:: Document excerpt
Jim Harris: Arkansas at Ole Miss Live Blog

 

Arkansas at Ole Miss Live Blog

The Arkansas at Ole Miss Live Blog powered by Jim Harris. The stage is set. It is Razorback game day as the Hogs take on the Rebels in Oxford, Miss.

Hit refresh often throughout the game to keep up with Jim’s latest comments, thoughts and analysis; and feel free to add your own in the comments section below.

Join us today as Jim Harris tracks the action from the field in Oxford. Kickoff is scheduled for 11:21 a.m. and will be televised on the SEC Network.

3:00 p.m. 34-24 Ole Miss, final — Arkansas’ last possession, before we broke away from the blog, was another nice drive basically off the goal line until it ran out of steam at the Ole Miss 41 yard line. Bielema gave Zach Hocker a shot at a 58-yard field goal that had enough leg but was a tad wide right (in the direction of the awful Tad Pad basketball showplace of Ole Miss, in fact). Ole Miss just had to take a knee and run out the final minute.
::::
:: Data listing
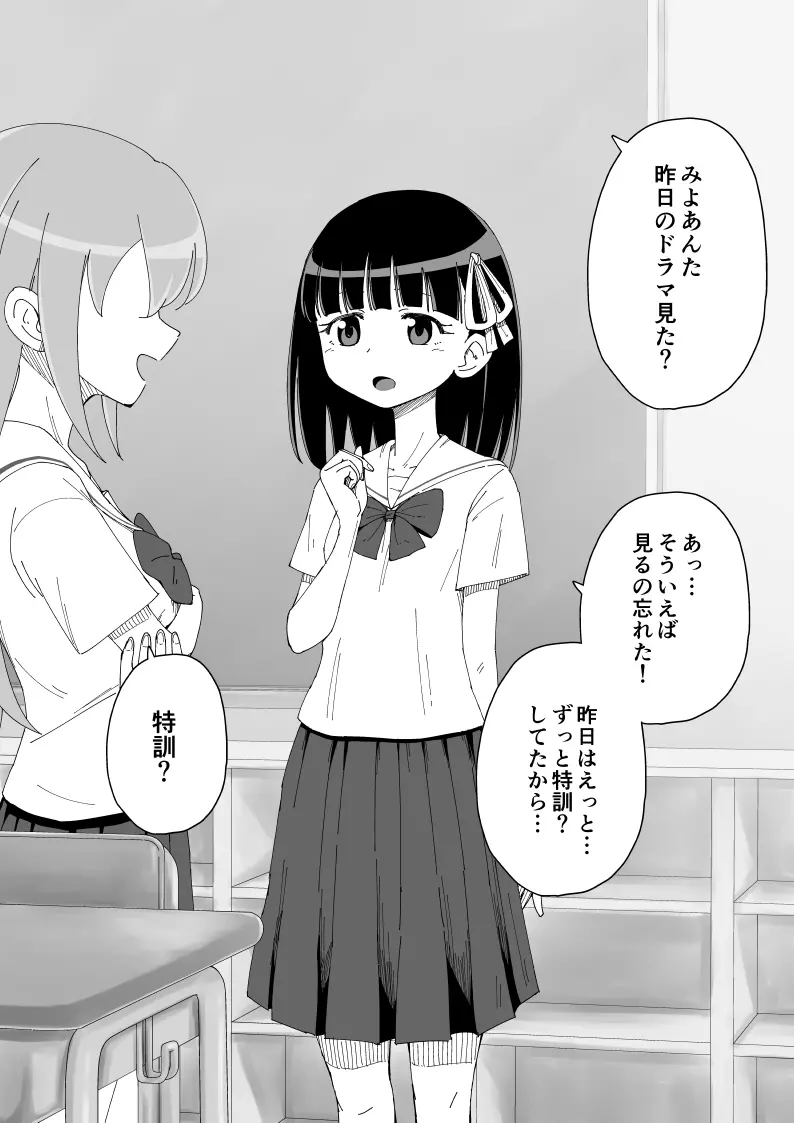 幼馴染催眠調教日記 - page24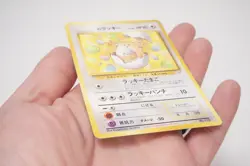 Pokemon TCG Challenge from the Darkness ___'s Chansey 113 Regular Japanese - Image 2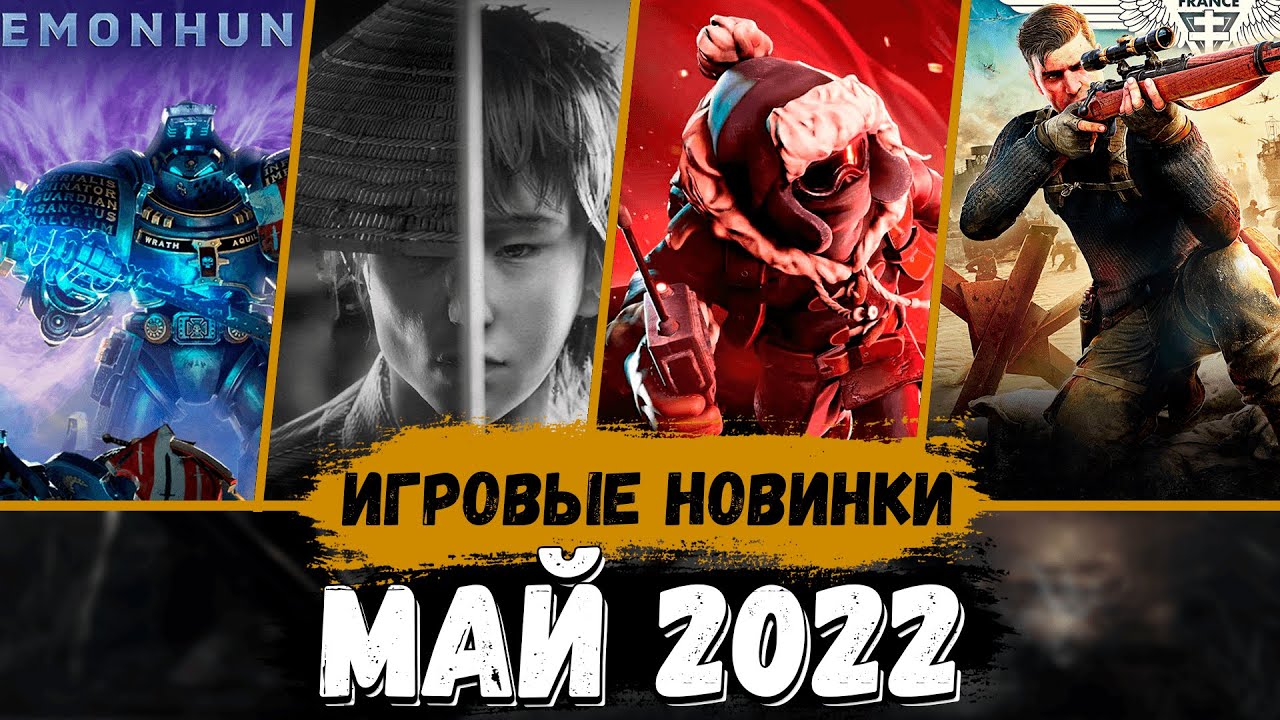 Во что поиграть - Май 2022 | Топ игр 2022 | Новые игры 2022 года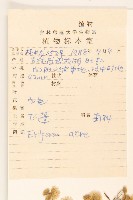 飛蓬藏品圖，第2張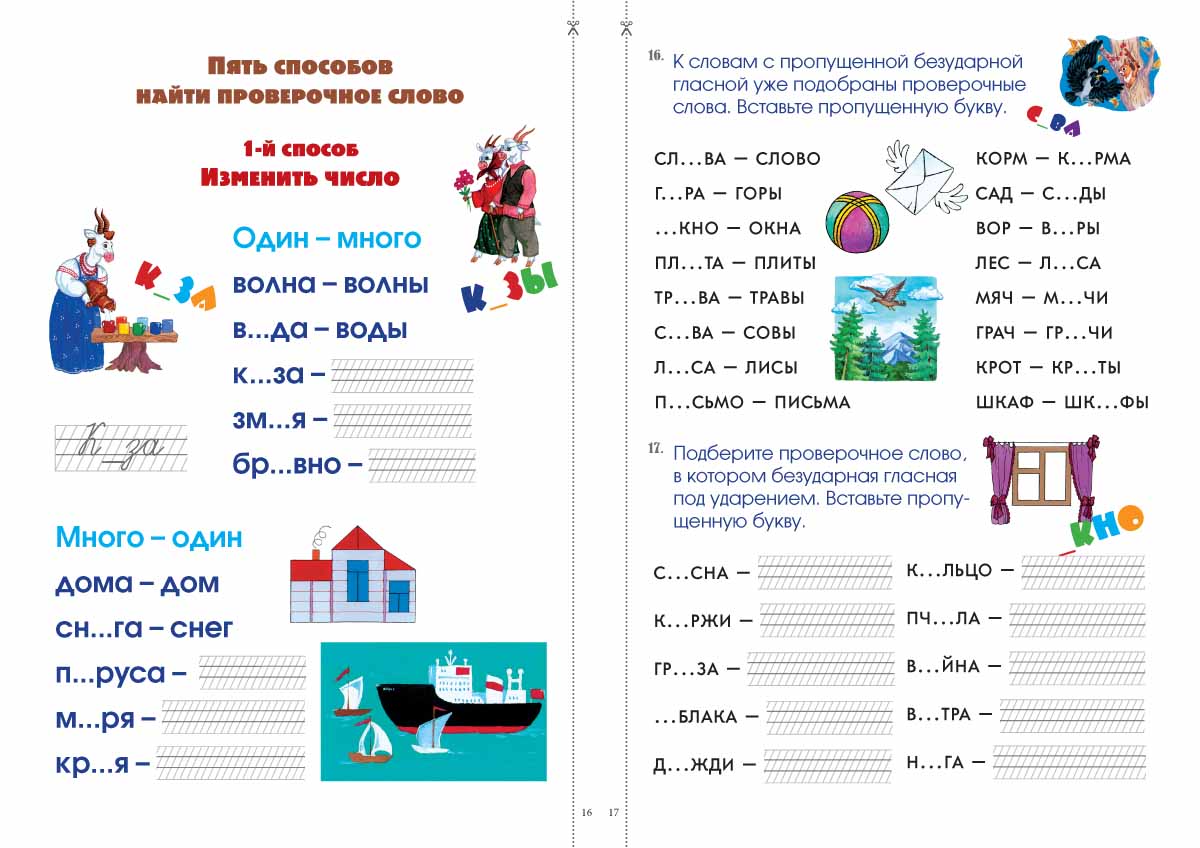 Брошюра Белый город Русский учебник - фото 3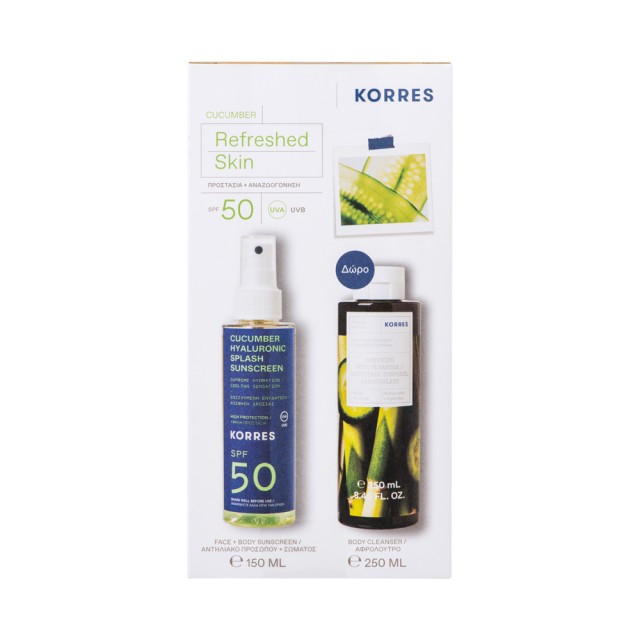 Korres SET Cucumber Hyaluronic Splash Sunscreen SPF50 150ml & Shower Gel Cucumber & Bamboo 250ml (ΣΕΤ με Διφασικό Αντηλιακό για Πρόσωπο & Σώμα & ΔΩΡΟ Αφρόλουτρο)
::::
— Required work —
Say whether each statement agrees with the Arkansas at Ole Miss live blog, answering yes or no and quoting the deciding words of the blog: (a) Kickoff was scheduled for 11:21 a.m. (b) The game was televised on ESPN. (c) Zach Hocker's 58-yard field goal attempt fell short of the goal posts. The records come from a different source than the text.

— Answer for the task —
(a) Yes: "Kickoff is scheduled for 11:21 a.m."
(b) No: "will be televised on the SEC Network."
(c) No: "had enough leg but was a tad wide right"